Dass dieses Szenario mehr mit digitalem Marketing und nicht mehr so viel mit klassischen Out-of-Home-Kampagnen (OoH) zu tun hat, ist offensichtlich. Programmatic OoH vereint wesentliche Vorteile aus dem OoH-Bereich und versucht, die Fehler anderer digitaler Kanäle zu vermeiden. Von entscheidender Bedeutung sind bei programmatischen OoH-Kampagnen die Nutzung der vielfältigen Targetingmöglichkeiten – der räumlichen und zeitlichen Dimension kommt hier eine besondere Rolle zu. Die passende Werbung zur Wetterlage ist da nur der Anfang. Unternehmen und Agenturen bietet Programmatic OoH eine komplett neue kreative Spielwiese.

Während traditionelles Programmatic auf Desktop, Mobile oder Video immer eine One-to-one-Kommunikation ist, ist Digital OoH eine One-to-many-Kommunikation. So können Marken mit ihren Kampagnen ein breiteres Publikum erreichen und eine hohe Reichweite erzielen. Die neue Flexibilität, die durch Programmatic entsteht, ermöglicht Marken eine zielgenaue Aussteuerung nach individuellen Kunden-KPIs wie Zielgruppe, POI oder Geo-Targeting. Für die Buchung gibt es die Auswahl zwischen Guaranteed und Non-Guaranteed Deals, die von der Verfügbarkeit und dem Targeting abhängen. Die Kampagnen sind zu 100 Prozent sichtbar, betrugs- und botfrei. Das ist etwas ganz Besonderes im Programmatic-Ökosystem.

Drive-to-Store

Möglichkeiten, die bisher nur auf dem kleinsten Screen, dem Smartphone, umsetzbar waren, sind jetzt auch im öffentlichen Raum möglich: So können Konsumenten anhand der Zusammenstellung und Nutzung ihrer Apps anonymisiert geclustert und individuell angesprochen werden. Das bedeutet, dass innerhalb einer Netzbuchung geprüft wird, welche Zielgruppe zu welchem Zeitpunkt an welchem Ort überproportional vertreten ist. Entsprechend werden die Motive zu diesem Zeitpunkt an diesem Ort überproportional ausgespielt. Das Ziel ist hier, den Werbedruck innerhalb der Zielgruppe zu erhöhen und über die zielgruppenspezifische Kreation die Relevanz der Botschaft zu steigern.

Es geht nicht um das 1:1-Targeting, sondern um Verhältnismäßigkeiten in der Zielgruppe. Wenn am Freitag zwischen 14:00 und 15:00 Uhr in der Mönckebergstraße in Hamburg überproportional das Motiv für weibliche Fashion Lovers ausgespielt wird, heißt das nicht, dass in diesem Zeitraum nur weibliche Fashion Lovers vor Ort sind, sondern nur proportional mehr als andere Zielgruppen. Der Erfolg einer Kampagne kann durch eine Kooperation mit dem Datenmarktplatz Adsquare über einen „Drive-to-Store Footfall Uplift” sogar gemessen werden. Für einen Sportartikel-Händler konnte so beispielsweise ein Besucher-Uplift von 38 Prozent erzeugt werden.

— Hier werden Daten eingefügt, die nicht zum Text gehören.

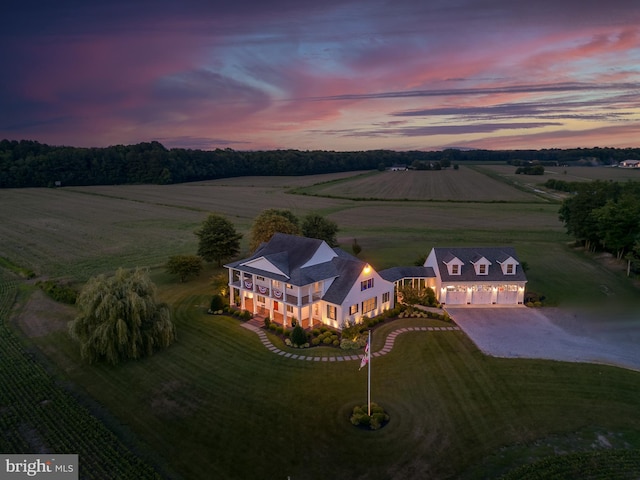 aerial view at dusk with a rural view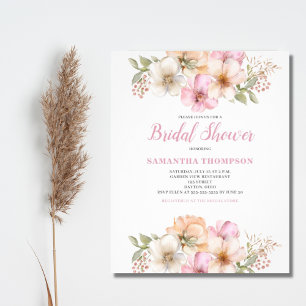 Budget Pink Peach Floral Bridal Shower Invitation Flyer
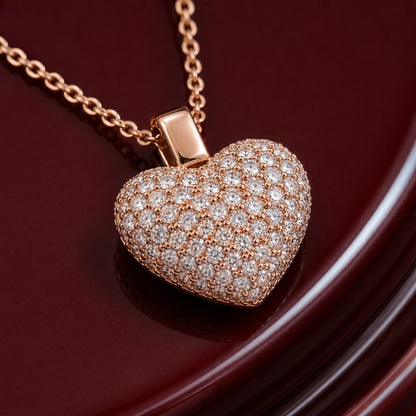 Rose Gold Pave Heart Pendant design detail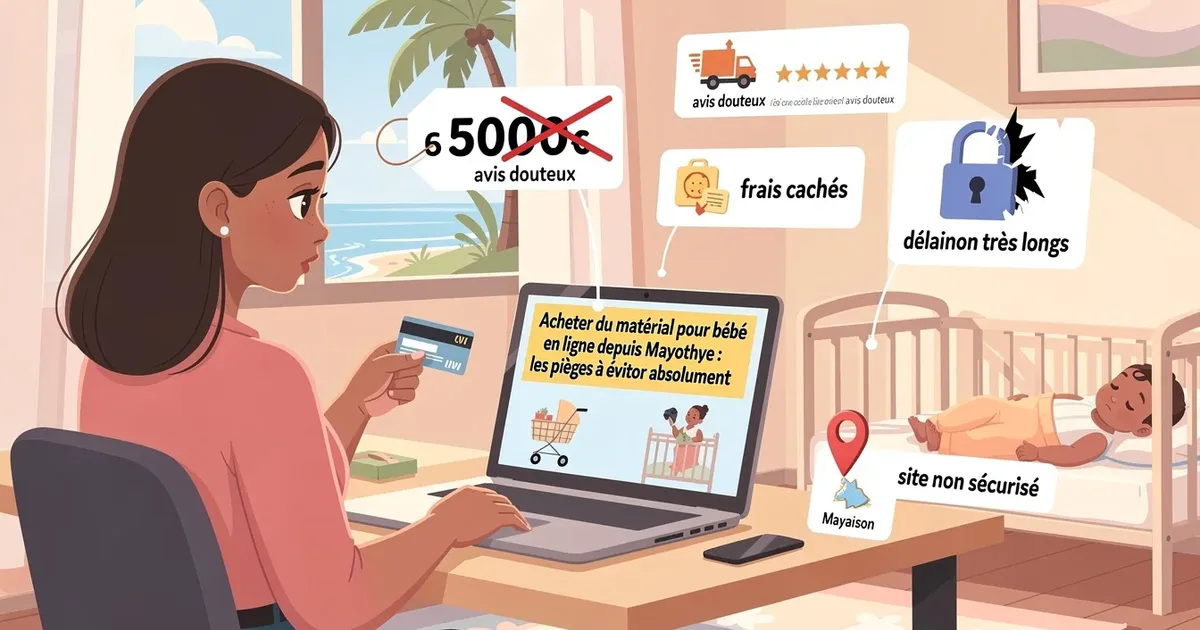 Femme enceinte face à un ordinateur avec des arnaques au shopping en ligne : prix barrés, frais cachés, délai long, site non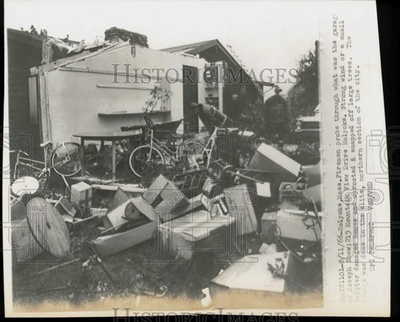 #ad 1966 Press Photo Holyoke Massachusetts firemen probe garage after tornado $24.99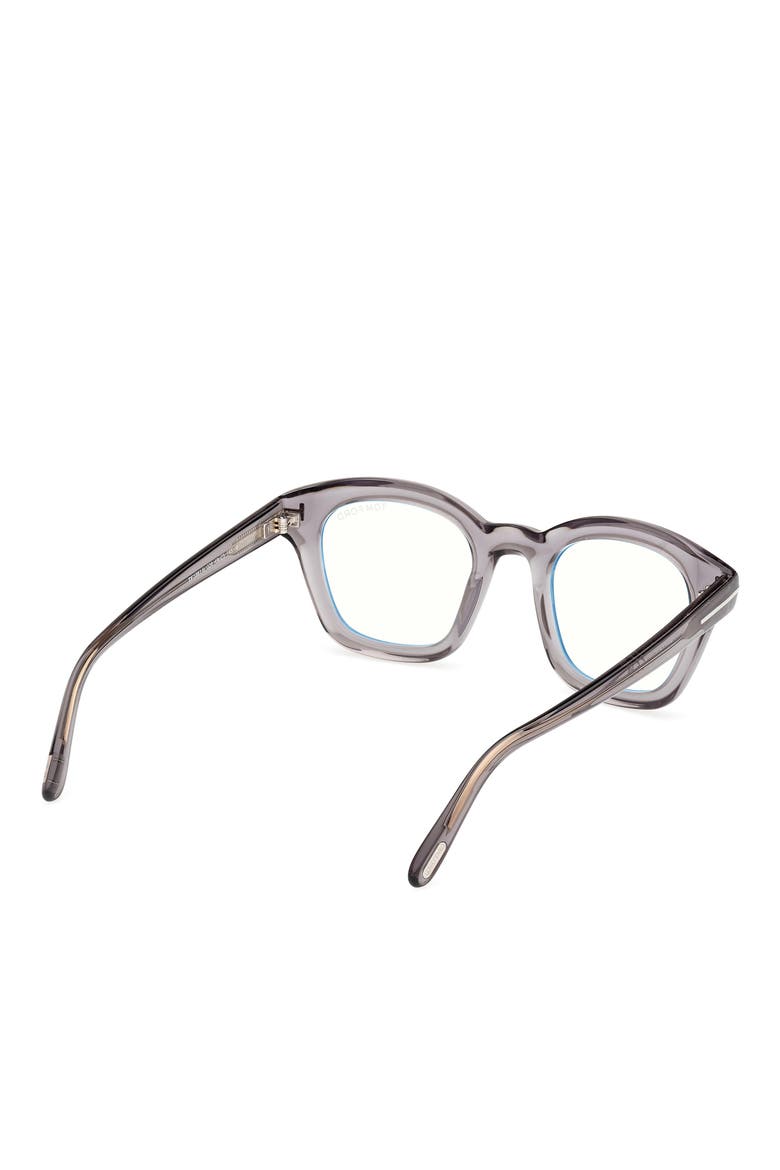 49mm Square Blue Light Blocking Optical Glasses, Alternate, color, GREY / T LOGO / BLUE BLOCK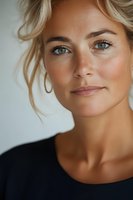 Close up portrait of young Caucasian woman with natural makeup, blue eyes, and blonde hair wearing black top against light background. Gentle smile shows confidence.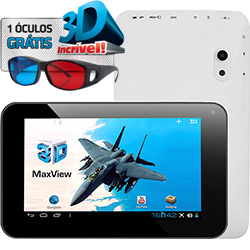 Tablet DL 3D Max View com Android 4.0 Wi-Fi e 3G Tela 7'' Touchscreen Branco e Memória Interna 8GB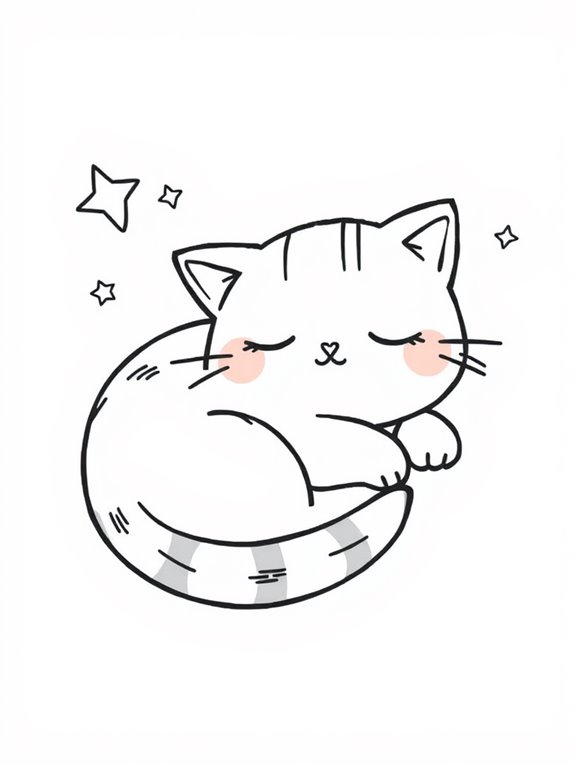 sleeping cute cat illustration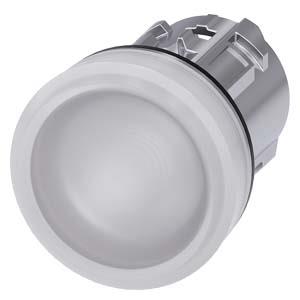 Sinalizador luminoso, 22mm, redondo, metal, alto brilho, branco, lente, plano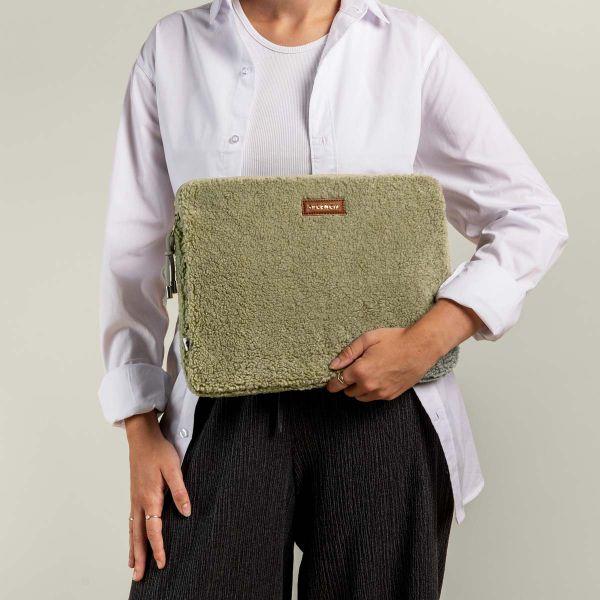 Selencia Pochette ordinateur Teddy 13-14 pouces - Sage Green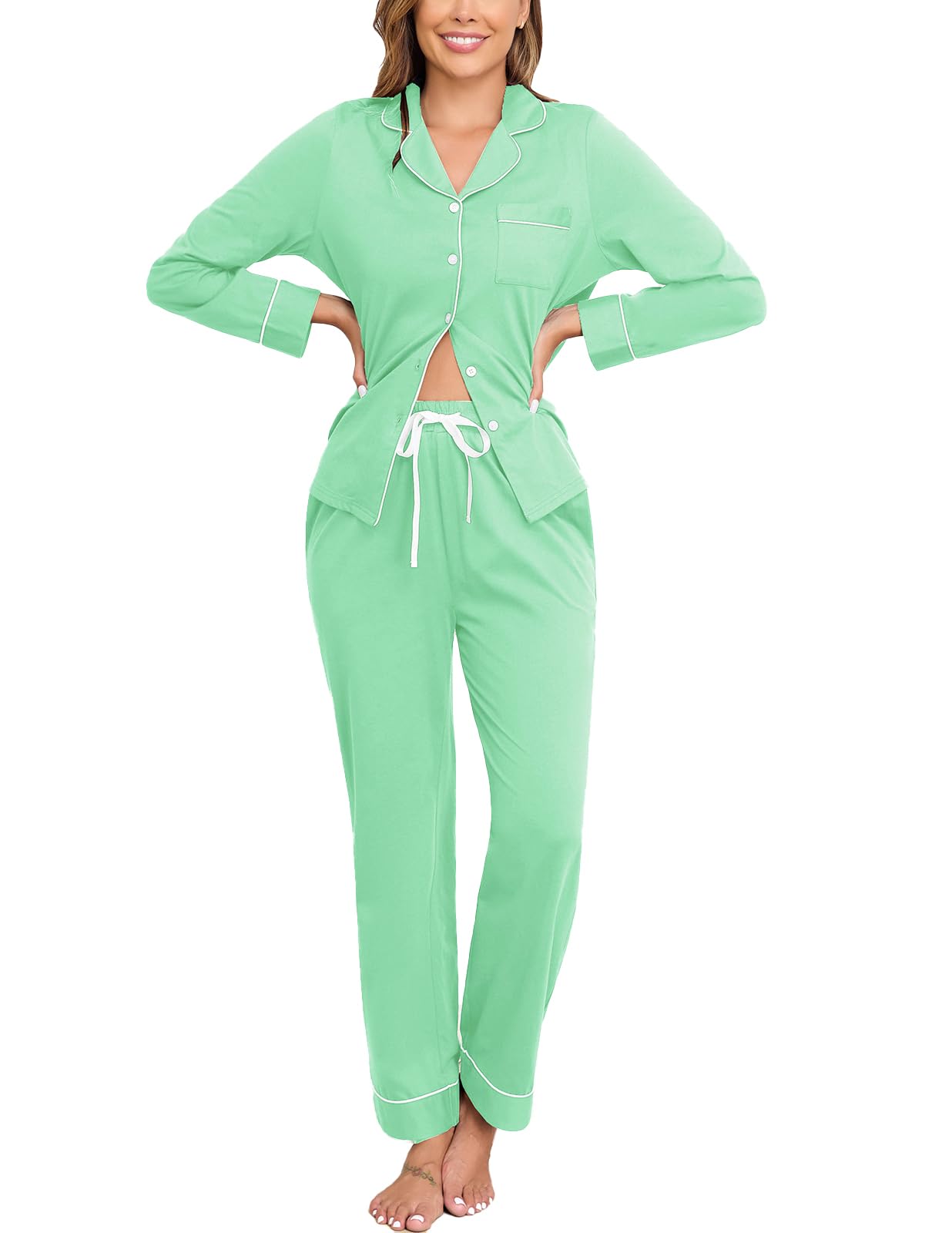 Veseacky 100% Cotton Women's Pajama Set Long Sleeve Button Down Sleepwear Soft Pjs Lounge Sets Nightwear Pjs XS-XXL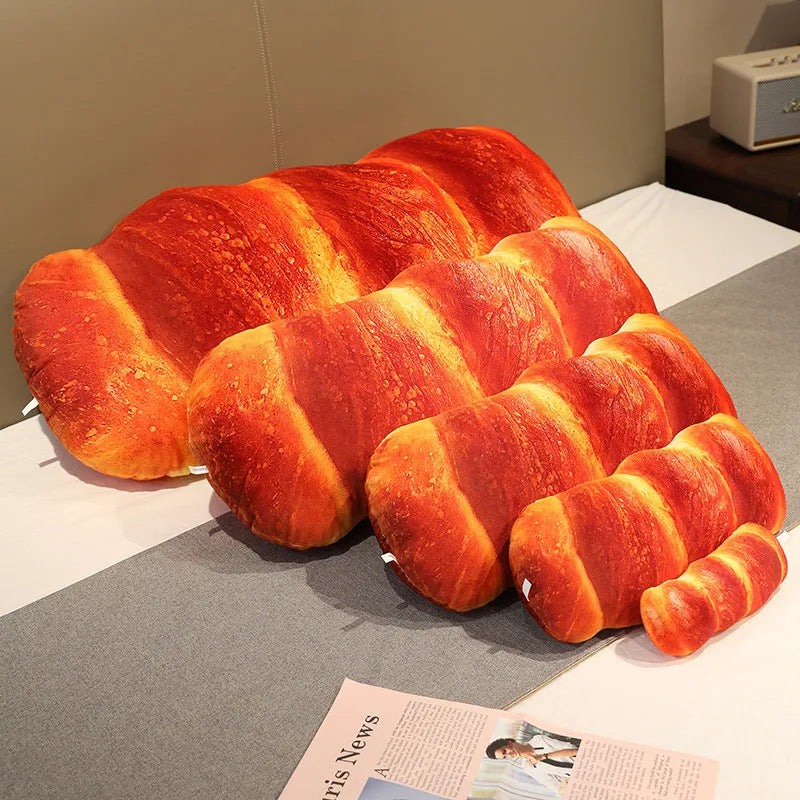 Realistic Bread Plush Pillow Set Croissant Baguette Hot Dog Sofa Decor Soft Comfort Food Themed Cushions For family Birthday Gif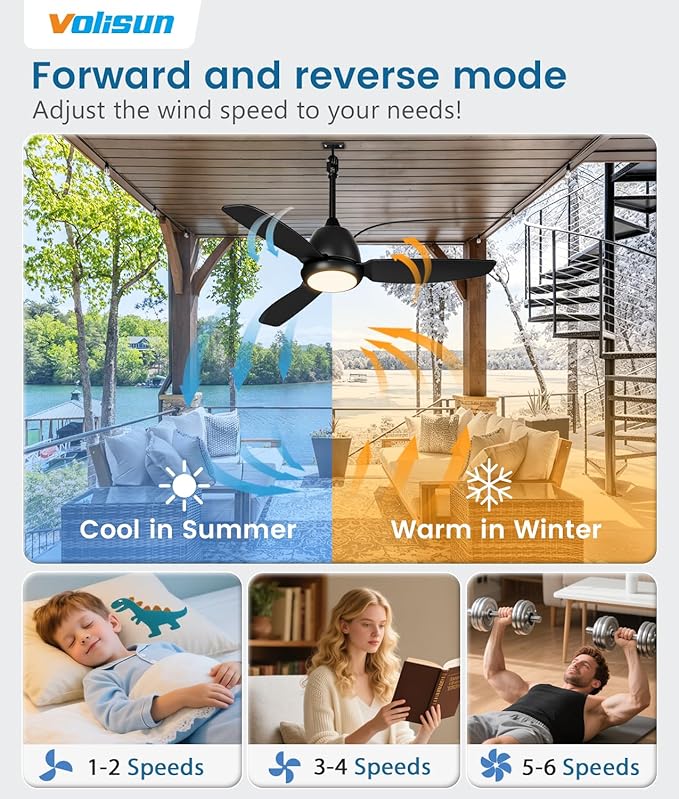 VOLISUN Outdoor Ceiling Fans with Light for Patios, 42in Weatherproof Plug in Ceiling Fan, 3CCT Dimmable Gazebo Fan Remote&APP Control, Black Caged Ceiling Fan for Porch, Pergola,Canopy,Pavilion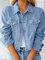 New cotton blend solid denim jacket long sleeve top
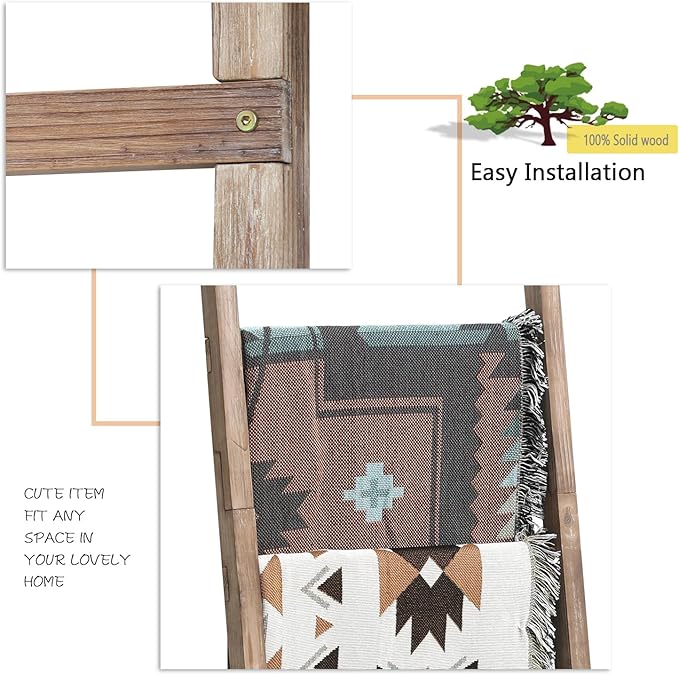 FUIN 6.4ft Extra Wide Wooden Blanket Ladder Living Room Decorative Wal Leaning Farmhouse Quilt Display Holder Rustic Wood Tow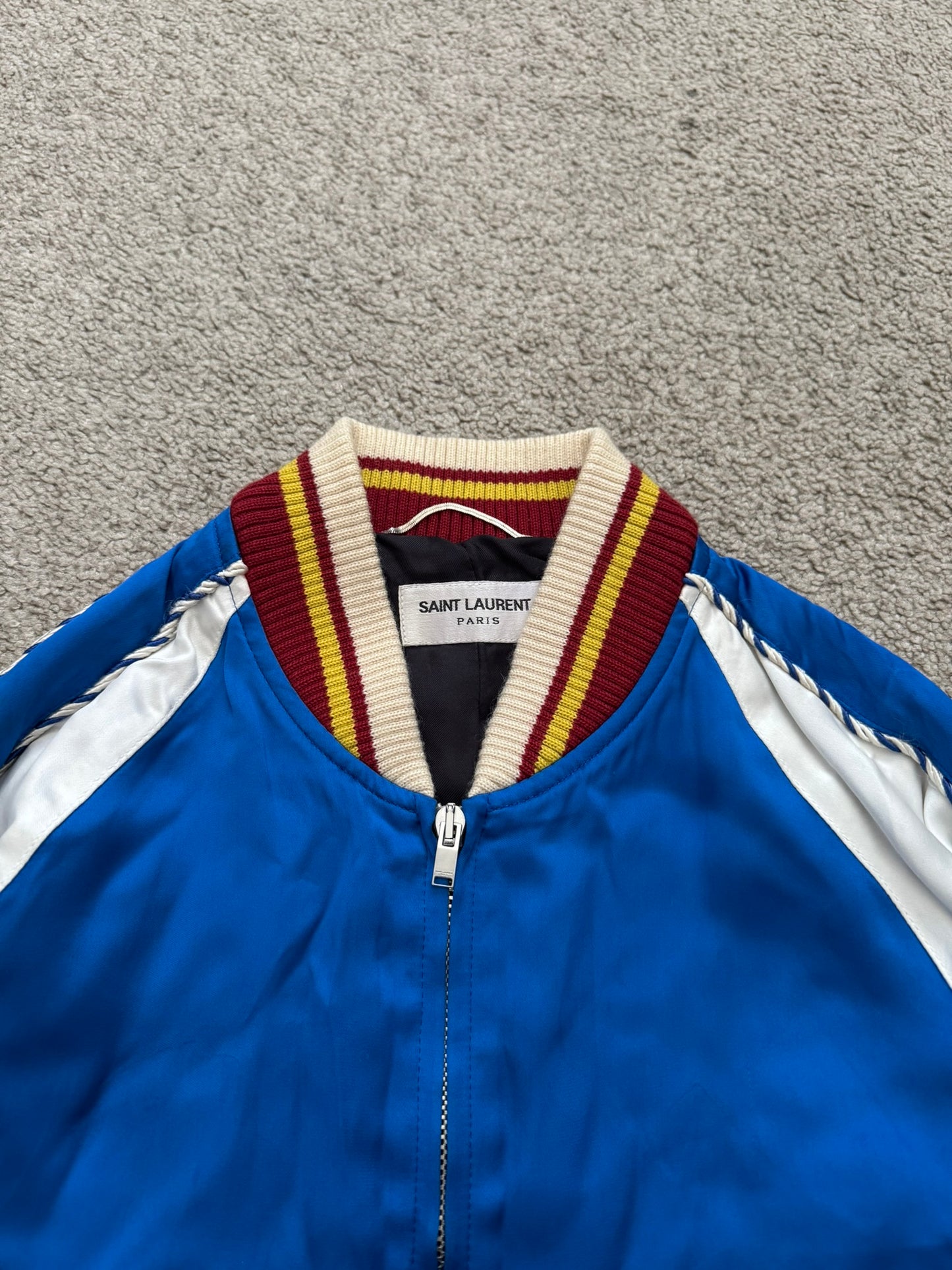 SS14 Saint Laurent by Hedi Slimane Blue & White Satin Teddy Varsity Jacket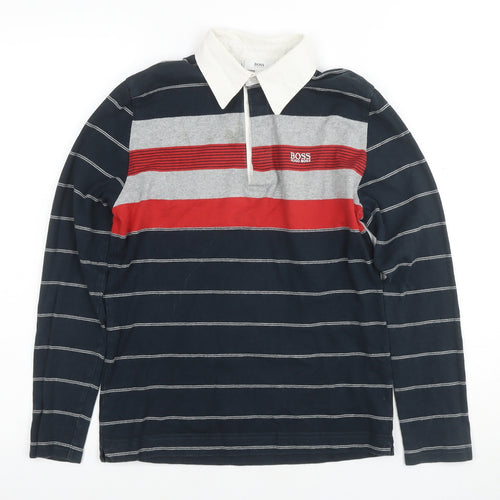 Boss Boys Polo Shirt Striped Long Sleeve Size 12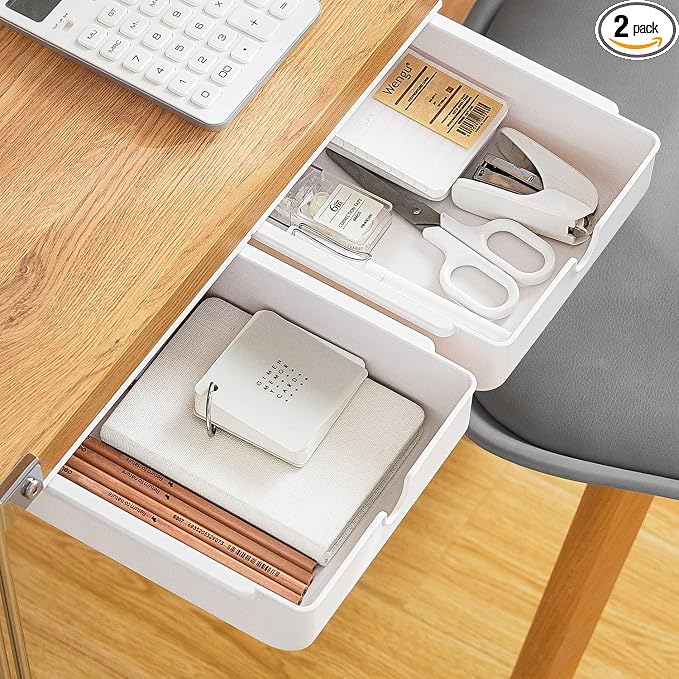 FRETONBA 2 Pack Under Desk Drawer Self-Adhesive Hidden Desktop Organizer, Attachable Desk Drawer Slide Out, Table Storage Tray for Stationery Home Office Organization Medium White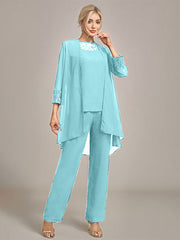 Navy Long Sleeves 3 Pieces Mother of the Bride Pant Suits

Willkommen in einer Welt des einzig wahren Marketingmix

Fazit: Durch Digital OoH wird der Bruch zwischen verschiedenen Werbemedien immer weiter abgebaut. Für Marketeers bedeutet dies: Online Marketing und Out of Home müssen immer mehr zusammen gedacht werden. Out of Home kann dann gemeinsam und kombiniert als Verstärker für digitale Marketing-Maßnahmen aller Art dienen – und hierdurch das Erreichen von Business-Zielen unterstützen.

Die Infrastruktur steht bereits: In den vergangenen Jahren wurden immer mehr Plakatwände durch digitale Screens ersetzt. Allein WallDecaux bietet ab Ende des Jahres rund 1.000 Exemplare in deutschen Metropolen an. Und öffnet sein digitales Inventar für Kunden, die bisher ausschließlich „digital-online“ gebucht haben.